Team:BOKU-Vienna/Improve

Theophylline_Riboswitch (transcriptional) BBa_K3015004

The iGEM Team BOKU-Vienna improved the part BBa_K784005 by designing a Theophylline riboswitch that increases expression of downstream genes while offering multiple advantages.
The riboswitch does not need to be scarlessly fused to the gene of interest. Our riboswitch can be combined with a promoter, RBS or gene of interest by RFC10 or TypeIIS compatible cloning. Also, the Theophylline riboswitch works on a transcriptional level, meaning the intrinsic termination design stops the gene expression during the transcription. The aptamer sequence will form a strong secondary structure to the terminator sequence to form a hairpin structure with the spacer sequence building a loop (see figure 1). This loop binds to the nusA protein on the RNA-polymerase and stops transcription. Due to weak binding between the RNA-polymerase and the Uracil-stretch, the polymerase will dissociate and terminate transcription. That way RNA sequences can be used as a target.

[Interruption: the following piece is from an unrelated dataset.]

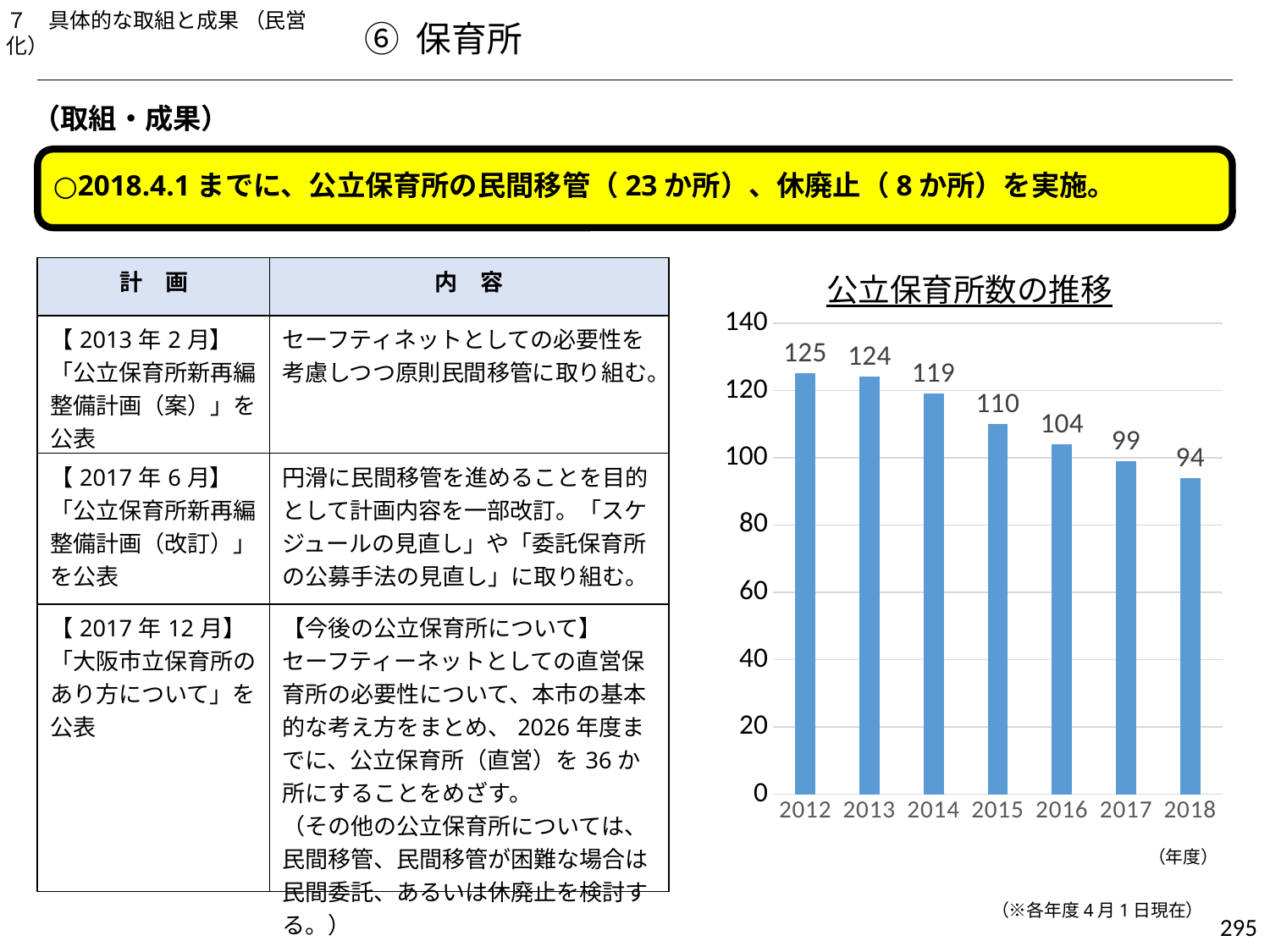
Which year has the highest value in the chart? 2012 What is the value for 2012 in the chart? 125 Is the value for 2017 greater or less than 100? less What kind of chart is shown on the slide? bar chart Do the values rise or fall from 2012 to 2018? fall How many years are shown on the x axis of the chart? 7 What is the difference between the values for 2012 and 2018? 31 Which year has the lowest value in the chart? 2018 What is the difference between the values for 2014 and 2015? 9 What is the value for 2018 in the chart? 94 What is the value for 2015 in the chart? 110 Which is larger, the value for 2016 or the value for 2017? 2016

The Theophylline riboswitch shows a 1.5 fold increase in the presence of 10µM Theophylline, a 4 fold increase of gene expression at 100µM Theophylline and a 6.4 fold increase at 1mM Theophylline (see figure 2).

See part BBa_K3015007 for more information on the measurement and experiment.

T7 RNA Polymerase (No BbsI/BpiI) BBa_ K3015006

Since BbsI/BpiI can be a very important restriction enzyme for golden gate cloning in some labs, we decided to remove those recognition sites by codon swapping from the Part BBa_K14001 to improve the applicability.